STATED TASK A ->
In the listing, rewrite everything from the line containing "Of point 49,35" down to the line containing "Is the point", putting "dirt path" in place of "gravel path" and leaving all else unchanged.

GIVEN TEXT ->
* * * * * * *
The NetflixOSS Stack

A high-level overview of Netflix's Open Source projects

Presented by Joe Hohertz / @joehohertz

Slides @ http://jhohertz.github.io/netflixoss-slides

Welcome

Audience

  1. Developers
  2. Operations
  3. Project managers
  4. Other interested parties

Let's get started!

What is NetflixOSS?

The view from 10,000 feet

What does NetflixOSS consist of?

  1. Cloud Native Architecture Components
  2. Anti-Fragile Patterns
  3. Other Cloud Tools
  4. Other Miscellaneous Projects

Cloud Native

What is this?

  • Master copies of data are cloud-resident
  • Everything is dynamically provisioned
  • All services are ephemeral

Anti-Fragile Patterns

What is this?
* * * * * * *
SUPPLIED MATERIAL ->
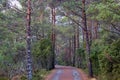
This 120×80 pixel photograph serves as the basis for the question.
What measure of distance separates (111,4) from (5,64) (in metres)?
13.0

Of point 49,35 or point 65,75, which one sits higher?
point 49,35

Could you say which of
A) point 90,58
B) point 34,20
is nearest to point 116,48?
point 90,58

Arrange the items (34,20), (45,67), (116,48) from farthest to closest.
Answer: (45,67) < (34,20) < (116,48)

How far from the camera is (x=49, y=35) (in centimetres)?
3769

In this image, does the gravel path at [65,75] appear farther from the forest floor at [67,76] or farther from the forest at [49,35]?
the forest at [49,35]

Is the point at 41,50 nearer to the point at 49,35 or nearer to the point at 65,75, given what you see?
* * * * * * *
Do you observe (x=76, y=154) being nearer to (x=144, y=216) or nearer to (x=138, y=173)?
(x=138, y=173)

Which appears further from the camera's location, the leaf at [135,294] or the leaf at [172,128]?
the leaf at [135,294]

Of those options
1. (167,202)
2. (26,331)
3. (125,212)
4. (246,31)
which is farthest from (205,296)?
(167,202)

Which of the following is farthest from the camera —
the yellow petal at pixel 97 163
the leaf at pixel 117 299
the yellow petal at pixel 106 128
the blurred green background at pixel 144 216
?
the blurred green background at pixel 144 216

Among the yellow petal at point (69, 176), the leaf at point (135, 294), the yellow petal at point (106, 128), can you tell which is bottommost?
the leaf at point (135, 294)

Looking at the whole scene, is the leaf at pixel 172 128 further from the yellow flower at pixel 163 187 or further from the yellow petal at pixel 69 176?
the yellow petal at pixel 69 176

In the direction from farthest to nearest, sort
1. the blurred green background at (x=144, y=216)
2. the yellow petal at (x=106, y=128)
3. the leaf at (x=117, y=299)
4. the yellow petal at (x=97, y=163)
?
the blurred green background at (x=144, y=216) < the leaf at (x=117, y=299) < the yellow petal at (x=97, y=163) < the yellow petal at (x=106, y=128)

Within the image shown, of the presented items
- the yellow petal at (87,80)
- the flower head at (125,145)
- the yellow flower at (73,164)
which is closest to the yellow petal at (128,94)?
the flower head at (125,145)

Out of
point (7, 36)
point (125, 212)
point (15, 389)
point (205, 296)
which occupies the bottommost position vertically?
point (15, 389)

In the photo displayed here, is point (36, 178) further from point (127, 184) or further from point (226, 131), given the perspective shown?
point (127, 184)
* * * * * * *
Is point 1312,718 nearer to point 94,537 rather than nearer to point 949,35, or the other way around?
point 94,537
* * * * * * *
STATED TASK B ->
Answer these questions on the NetflixOSS slides:
(i) Who presented them?
(ii) Which audience group is listed third?
(iii) Under "Cloud Native," what is stated about all services?

FULL OUTPUT A ->
Of point 49,35 or point 65,75, which one sits higher?
point 49,35

Could you say which of
A) point 90,58
B) point 34,20
is nearest to point 116,48?
point 90,58

Arrange the items (34,20), (45,67), (116,48) from farthest to closest.
Answer: (45,67) < (34,20) < (116,48)

How far from the camera is (x=49, y=35) (in centimetres)?
3769

In this image, does the dirt path at [65,75] appear farther from the forest floor at [67,76] or farther from the forest at [49,35]?
the forest at [49,35]

Is the point at 41,50 nearer to the point at 49,35 or nearer to the point at 65,75, given what you see?

FULL OUTPUT B ->
(i) Joe Hohertz
(ii) Project managers
(iii) They are ephemeral.